That said, I’m pretty sure essentially every cosmic Schelling norm has some adherents, if only few.
I’m quite pleased you saw this tweet and feel deeply understood by you mentioning it, as it absolutely applies here :)
Because metaethics considers spaces of norms, I’m using “norm” as a type, with some norms possibly having no adherents. So, “stealing is bad” is a norm, and “stealing is good” is also a norm, albeit with fewer adherents. Exactly one of those two norms is the cosmic Schelling norm regarding stealing, unless there is an exact 50⁄50 tie between the two, which seems extremely unlikely to me.
I think this usage fits with what it means to be “a” norm, and fits with other cases of conflict between norms, like “it’s good for women to vote” and “it’s bad for women to vote”, both of which are norms that have had non-zero support at various times and places in human history.
Given this usage, does it makes sense to you now how the following four sets of beings can be different?
those beings who say “stealing is bad” is a cosmic Schelling norm, i.e. the cosmic Schelling answer to “Is stealing good or bad?”;
those beings who know with high confidence that “stealing is bad” is a cosmic Schelling norm (i.e., know that it’s the most common answer to the cosmic Schelling question of “Is stealing good or bad?”);
those beings who endorse “stealing is bad” being the cosmic Schelling norm; and
those beings who adhere to that norm to some degree, i.e., make some non-negligible general effort to avoid stealing, as opposed to the opposite.
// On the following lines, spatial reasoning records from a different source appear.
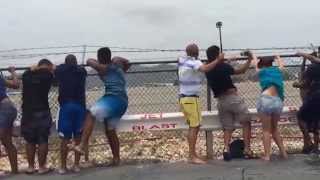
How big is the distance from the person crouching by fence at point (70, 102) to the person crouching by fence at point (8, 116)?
66 cm

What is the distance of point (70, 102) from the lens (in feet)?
31.9

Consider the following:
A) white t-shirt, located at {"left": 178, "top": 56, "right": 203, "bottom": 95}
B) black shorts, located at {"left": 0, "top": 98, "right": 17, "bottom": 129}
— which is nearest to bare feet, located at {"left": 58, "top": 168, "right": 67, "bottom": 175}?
black shorts, located at {"left": 0, "top": 98, "right": 17, "bottom": 129}

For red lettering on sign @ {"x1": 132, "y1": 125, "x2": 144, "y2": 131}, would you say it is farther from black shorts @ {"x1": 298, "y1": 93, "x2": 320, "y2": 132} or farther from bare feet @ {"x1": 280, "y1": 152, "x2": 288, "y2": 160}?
black shorts @ {"x1": 298, "y1": 93, "x2": 320, "y2": 132}

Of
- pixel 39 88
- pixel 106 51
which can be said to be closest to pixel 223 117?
pixel 106 51

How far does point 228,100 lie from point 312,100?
4.17ft

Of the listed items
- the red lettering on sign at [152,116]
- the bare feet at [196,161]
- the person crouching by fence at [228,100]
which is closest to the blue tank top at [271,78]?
the person crouching by fence at [228,100]

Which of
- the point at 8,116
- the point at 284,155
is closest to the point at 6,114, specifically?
the point at 8,116

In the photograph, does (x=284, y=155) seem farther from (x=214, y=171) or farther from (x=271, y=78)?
(x=214, y=171)

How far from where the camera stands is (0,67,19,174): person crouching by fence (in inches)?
384

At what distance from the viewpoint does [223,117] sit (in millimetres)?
10320

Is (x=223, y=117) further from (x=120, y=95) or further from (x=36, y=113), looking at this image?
(x=36, y=113)

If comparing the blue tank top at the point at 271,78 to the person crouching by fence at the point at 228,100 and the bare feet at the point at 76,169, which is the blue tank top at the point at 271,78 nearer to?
the person crouching by fence at the point at 228,100

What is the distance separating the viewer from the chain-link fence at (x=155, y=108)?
11299 millimetres

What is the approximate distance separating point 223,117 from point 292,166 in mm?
1288
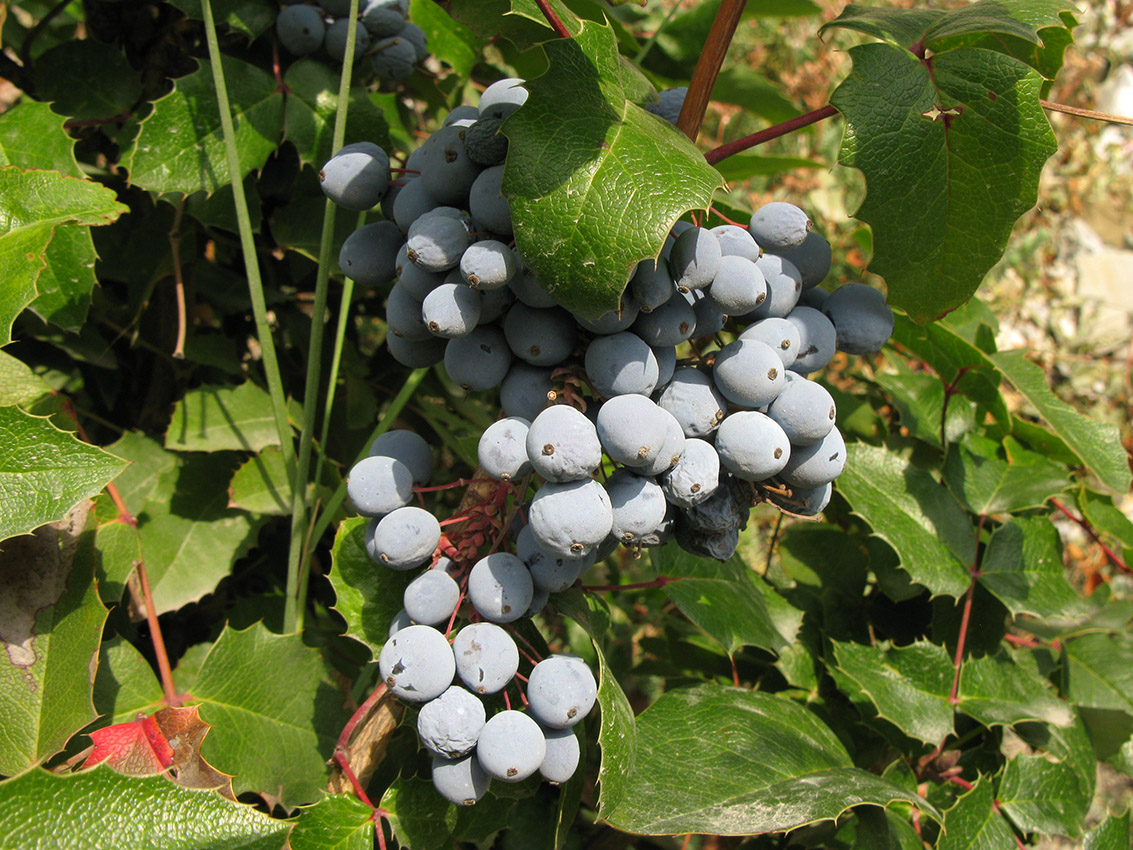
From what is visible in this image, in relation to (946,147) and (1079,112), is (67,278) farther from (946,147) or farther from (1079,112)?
(1079,112)

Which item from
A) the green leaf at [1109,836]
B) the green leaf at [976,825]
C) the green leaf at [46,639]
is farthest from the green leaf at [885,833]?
the green leaf at [46,639]

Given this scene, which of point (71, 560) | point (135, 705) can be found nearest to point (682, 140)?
point (71, 560)

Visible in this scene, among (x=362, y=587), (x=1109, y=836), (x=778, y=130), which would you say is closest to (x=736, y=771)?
(x=362, y=587)

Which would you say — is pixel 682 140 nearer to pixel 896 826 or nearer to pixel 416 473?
pixel 416 473

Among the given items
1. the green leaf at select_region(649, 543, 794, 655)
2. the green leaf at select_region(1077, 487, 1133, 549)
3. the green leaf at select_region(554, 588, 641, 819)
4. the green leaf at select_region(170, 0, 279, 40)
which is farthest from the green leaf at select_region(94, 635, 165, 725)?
the green leaf at select_region(1077, 487, 1133, 549)

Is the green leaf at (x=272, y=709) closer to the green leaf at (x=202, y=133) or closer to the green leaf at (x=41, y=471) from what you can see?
the green leaf at (x=41, y=471)

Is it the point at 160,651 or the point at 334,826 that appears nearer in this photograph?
the point at 334,826
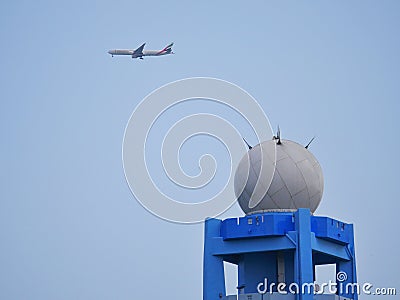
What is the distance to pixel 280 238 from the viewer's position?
136ft

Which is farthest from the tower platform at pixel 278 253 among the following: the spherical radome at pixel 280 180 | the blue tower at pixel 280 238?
the spherical radome at pixel 280 180

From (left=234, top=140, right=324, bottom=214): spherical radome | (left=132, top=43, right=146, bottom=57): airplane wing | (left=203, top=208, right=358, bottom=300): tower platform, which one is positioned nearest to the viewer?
(left=203, top=208, right=358, bottom=300): tower platform

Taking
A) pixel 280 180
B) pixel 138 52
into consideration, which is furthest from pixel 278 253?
pixel 138 52

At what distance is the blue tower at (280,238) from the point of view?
135 ft

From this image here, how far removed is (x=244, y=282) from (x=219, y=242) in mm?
2962

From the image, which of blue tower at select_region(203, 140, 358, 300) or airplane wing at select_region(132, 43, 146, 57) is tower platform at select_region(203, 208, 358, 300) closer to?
Result: blue tower at select_region(203, 140, 358, 300)

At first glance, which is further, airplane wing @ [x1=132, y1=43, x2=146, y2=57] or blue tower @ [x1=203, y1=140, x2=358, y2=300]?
airplane wing @ [x1=132, y1=43, x2=146, y2=57]

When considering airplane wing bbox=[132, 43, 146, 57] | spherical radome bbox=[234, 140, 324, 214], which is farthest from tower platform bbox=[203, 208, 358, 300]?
airplane wing bbox=[132, 43, 146, 57]

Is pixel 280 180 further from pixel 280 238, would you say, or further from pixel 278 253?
pixel 278 253

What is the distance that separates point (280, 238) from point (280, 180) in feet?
11.4

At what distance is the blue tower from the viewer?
41188mm

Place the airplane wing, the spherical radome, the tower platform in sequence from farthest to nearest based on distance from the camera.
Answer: the airplane wing
the spherical radome
the tower platform

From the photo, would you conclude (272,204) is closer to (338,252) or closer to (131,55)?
(338,252)

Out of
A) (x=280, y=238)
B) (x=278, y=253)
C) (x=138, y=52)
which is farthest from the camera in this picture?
(x=138, y=52)
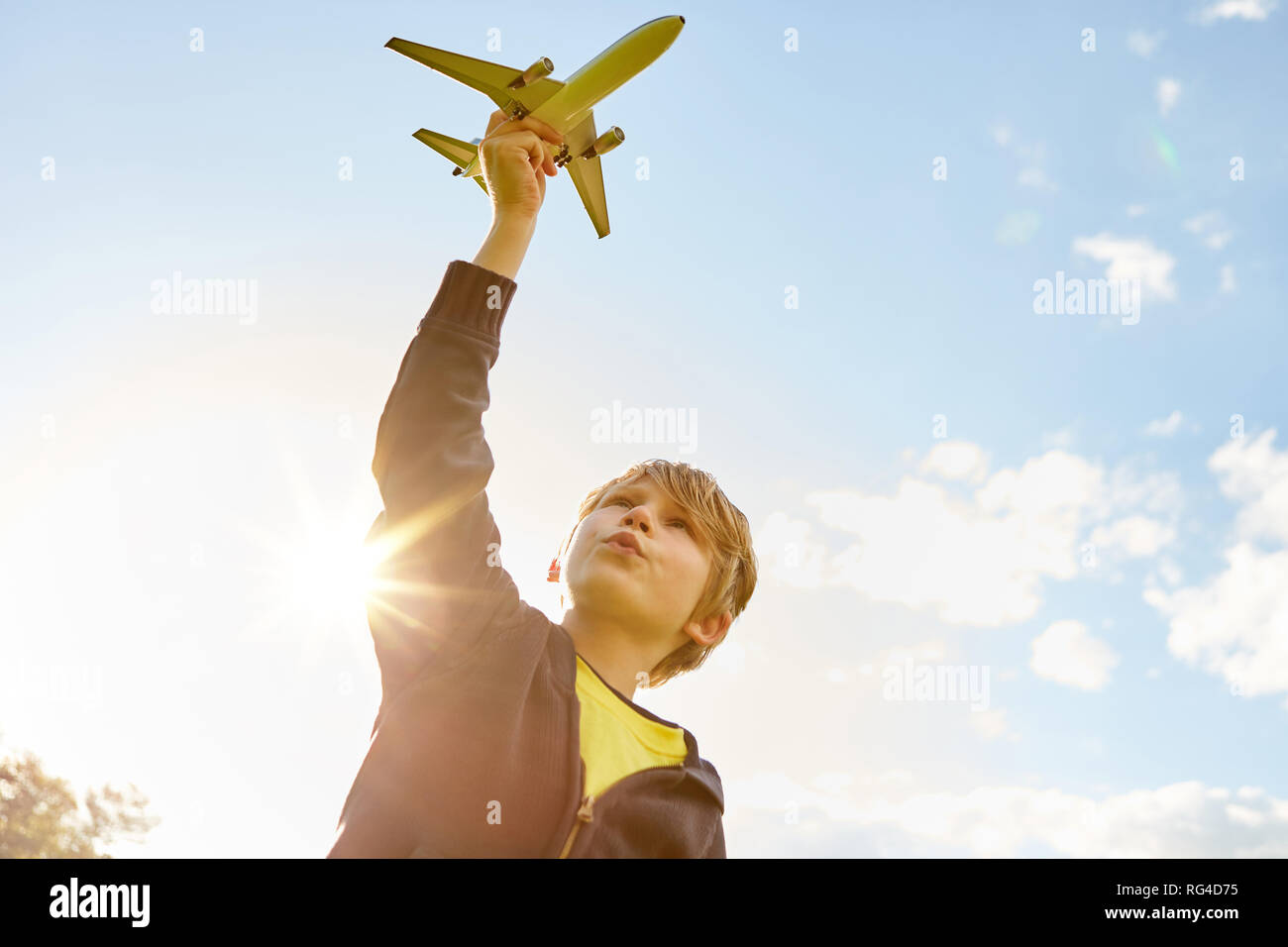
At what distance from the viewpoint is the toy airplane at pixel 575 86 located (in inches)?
451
I think if you can see the difference between those four sets, and how I am using “norm” as a type that defines a space of competing possibilities including both “stealing is bad” and “stealing is good”, then it should help clear some things up.
I’m still not very sure what you meant by “actual norm in reality”, if you didn’t mean “actually prevalent norm throughout the cosmos”, so LMK if I missed the point there.
I feel like the Cosmic Schelling Answer to “Should you act according to your own internal sense of morality, or according to the Cosmic Schelling Answer” is “you should act according to your own internal sense of morality” (this is because the argument is simpler, and also, IDK, it’s not like I actually need to coordinate with other cosmic civilizations that don’t exist right now).
But even not taking the frame as a given, I don’t really understand what I am supposed to do with this concept. Like, why would I want to behave according to Cosmic Schelling Morality? I would like to behave according to my all-things-considered morality, and expect other agents to do the same, which in some circumstances means I want to act in accordance with simple-to-identify Schelling points, and in other cases means I want to pursue my personal interests intently.
Sounds pretty reasonable to me! Intentionally not considering stuff is fraught.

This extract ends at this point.